Heritability Estimates of GWAS Hits and KD Subnetworks

We used the Heritability Estimator from Summary Statistics (HESS) (43) to estimate the total genome-wide SNP heritability (h²) as well as the portion explained by the KD subnetworks of SBP/DBP. We define GWAS hits as SNPs with p < 5.0E-8. To correct for any potential bias in the large numbers of KD subnetwork genes for SBP/DBP, we implemented a permutation strategy by generating 10,000 random gene sets of matching sizes for the top KD subnetworks of SBP/DBP to derive permutation-based significant P-values for the heritability estimates, where P_KD = (number of $h_{g,random}^2$ > $h_{g,KD}^2$)/10000. The reference heritability of SBP/DBP was reported by a recent study (44), which studied 2,889 twin pairs not on any BP-lowering therapy from the Twins UK cohort, and estimated the additive genetic variance for baseline BP, long-term average BP, BP trajectory (rate of change of BP in mmHg/year) and BP variability (coefficient of variation and average real variability over an $h_g^2$ average of 3.2 visits).

Results

Identification of BP-Associated Pathways and Co-expression Network Modules

Out of the 4,532 gene sets (1,827 canonical pathways and 2,705 data-driven co-expression modules), we identified 96 and 78 that were significantly associated with SBP and DBP, respectively, in at least one SNP-to-gene mapping approach (FDR < 5%; Supplementary Table 1). As expected, the predefined positive controls based on GWAS catalog for SBP and DBP were among the top signals for their corresponding traits.

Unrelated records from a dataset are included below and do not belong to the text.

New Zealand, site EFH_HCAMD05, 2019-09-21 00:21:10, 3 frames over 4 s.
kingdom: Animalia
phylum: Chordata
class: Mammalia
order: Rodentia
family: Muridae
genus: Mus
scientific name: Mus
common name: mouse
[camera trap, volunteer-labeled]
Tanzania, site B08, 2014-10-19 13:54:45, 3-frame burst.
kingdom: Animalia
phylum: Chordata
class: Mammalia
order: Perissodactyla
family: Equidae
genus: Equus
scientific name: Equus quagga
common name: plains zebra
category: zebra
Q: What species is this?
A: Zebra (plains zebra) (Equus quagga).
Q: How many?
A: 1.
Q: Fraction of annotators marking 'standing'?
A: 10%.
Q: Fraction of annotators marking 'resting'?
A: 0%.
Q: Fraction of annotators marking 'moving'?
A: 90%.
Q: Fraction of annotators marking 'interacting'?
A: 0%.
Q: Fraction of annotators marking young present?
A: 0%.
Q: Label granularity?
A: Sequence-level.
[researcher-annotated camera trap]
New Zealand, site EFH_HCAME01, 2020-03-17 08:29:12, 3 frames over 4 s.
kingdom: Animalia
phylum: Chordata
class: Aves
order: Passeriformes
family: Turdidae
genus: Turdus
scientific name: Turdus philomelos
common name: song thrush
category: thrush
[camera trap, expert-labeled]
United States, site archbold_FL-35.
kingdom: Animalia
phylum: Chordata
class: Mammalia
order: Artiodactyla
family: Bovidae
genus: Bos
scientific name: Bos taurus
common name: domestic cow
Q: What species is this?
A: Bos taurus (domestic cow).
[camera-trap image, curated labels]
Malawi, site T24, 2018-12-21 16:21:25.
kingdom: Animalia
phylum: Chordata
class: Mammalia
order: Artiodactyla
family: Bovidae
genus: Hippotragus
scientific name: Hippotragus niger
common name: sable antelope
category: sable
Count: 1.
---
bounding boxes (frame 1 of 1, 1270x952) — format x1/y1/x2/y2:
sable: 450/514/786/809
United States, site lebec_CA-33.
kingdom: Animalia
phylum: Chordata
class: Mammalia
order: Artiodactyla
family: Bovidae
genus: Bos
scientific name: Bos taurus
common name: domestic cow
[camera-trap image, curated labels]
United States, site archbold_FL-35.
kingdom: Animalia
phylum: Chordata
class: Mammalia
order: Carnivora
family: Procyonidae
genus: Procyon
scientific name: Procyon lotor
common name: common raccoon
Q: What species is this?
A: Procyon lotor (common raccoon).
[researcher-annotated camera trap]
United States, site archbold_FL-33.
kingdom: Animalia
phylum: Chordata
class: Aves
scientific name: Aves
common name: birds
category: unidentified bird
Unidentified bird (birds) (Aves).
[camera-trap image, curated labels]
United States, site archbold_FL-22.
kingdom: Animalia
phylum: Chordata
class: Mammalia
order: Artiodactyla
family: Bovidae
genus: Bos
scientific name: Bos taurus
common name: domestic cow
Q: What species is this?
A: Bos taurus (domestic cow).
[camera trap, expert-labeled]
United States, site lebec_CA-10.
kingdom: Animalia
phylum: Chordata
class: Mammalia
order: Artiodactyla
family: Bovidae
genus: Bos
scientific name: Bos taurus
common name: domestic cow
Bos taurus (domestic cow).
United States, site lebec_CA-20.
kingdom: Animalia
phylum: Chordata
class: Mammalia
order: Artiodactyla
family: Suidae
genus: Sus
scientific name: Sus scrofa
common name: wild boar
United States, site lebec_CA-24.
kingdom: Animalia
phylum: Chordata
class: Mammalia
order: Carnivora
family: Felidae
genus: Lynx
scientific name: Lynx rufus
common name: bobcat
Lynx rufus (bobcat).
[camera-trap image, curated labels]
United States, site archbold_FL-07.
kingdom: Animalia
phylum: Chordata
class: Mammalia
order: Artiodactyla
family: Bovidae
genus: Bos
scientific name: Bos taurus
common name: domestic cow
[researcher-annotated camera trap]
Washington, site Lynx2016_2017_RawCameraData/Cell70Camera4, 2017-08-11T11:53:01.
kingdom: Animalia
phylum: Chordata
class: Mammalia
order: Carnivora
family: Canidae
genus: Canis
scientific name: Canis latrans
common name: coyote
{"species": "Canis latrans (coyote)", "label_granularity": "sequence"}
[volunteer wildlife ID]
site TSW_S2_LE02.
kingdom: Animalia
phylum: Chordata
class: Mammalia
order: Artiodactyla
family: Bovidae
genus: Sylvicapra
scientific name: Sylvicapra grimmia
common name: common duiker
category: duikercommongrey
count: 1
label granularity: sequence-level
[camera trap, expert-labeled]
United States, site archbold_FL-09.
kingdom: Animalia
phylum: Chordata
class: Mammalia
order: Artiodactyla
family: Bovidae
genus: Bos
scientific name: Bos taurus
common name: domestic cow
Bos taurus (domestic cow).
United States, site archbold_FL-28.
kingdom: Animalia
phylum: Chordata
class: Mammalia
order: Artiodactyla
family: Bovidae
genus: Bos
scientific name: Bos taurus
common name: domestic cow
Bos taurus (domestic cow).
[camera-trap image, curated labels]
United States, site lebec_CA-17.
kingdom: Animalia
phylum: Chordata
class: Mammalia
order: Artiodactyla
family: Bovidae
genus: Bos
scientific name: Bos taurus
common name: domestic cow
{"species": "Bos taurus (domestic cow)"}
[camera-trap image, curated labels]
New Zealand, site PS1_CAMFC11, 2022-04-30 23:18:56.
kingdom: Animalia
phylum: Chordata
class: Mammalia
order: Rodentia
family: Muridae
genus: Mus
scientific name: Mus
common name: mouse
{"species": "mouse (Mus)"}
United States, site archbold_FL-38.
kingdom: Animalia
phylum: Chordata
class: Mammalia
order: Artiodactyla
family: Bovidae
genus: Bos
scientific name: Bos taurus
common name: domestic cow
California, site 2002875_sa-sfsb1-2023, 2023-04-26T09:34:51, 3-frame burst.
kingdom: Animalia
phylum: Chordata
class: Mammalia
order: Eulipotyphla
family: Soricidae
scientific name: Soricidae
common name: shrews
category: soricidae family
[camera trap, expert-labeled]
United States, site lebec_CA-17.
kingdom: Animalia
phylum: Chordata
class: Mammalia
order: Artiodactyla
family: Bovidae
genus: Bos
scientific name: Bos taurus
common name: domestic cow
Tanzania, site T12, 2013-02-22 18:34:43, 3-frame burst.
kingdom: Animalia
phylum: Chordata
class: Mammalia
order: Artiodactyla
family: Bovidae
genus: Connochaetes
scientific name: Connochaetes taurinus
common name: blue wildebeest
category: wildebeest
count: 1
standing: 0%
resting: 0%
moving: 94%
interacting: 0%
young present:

Among the significant signals, 42 gene sets were shared between SBP and DBP (Table 1). These included the previously documented hypertension processes, such as angiotensin II (45), cell-cell junction organization (46), and muscle contraction (47). Other plausible pathways included NOTCH signaling, platelet production, insulin secretion/signaling, immune and inflammation, corticosteroids, and cell cycle pathways (Table 1). Among the gene sets unique to either SBP or DBP were “Wnt signaling” and “mammalian target of rapamycin (mTOR) signaling” for SBP, and “cytokine network” and “tryptophan catabolism” for DBP (Supplementary Table 1).

TABLE 1

Table 1. Shared pathways or co-expression modules between SBP and DBP.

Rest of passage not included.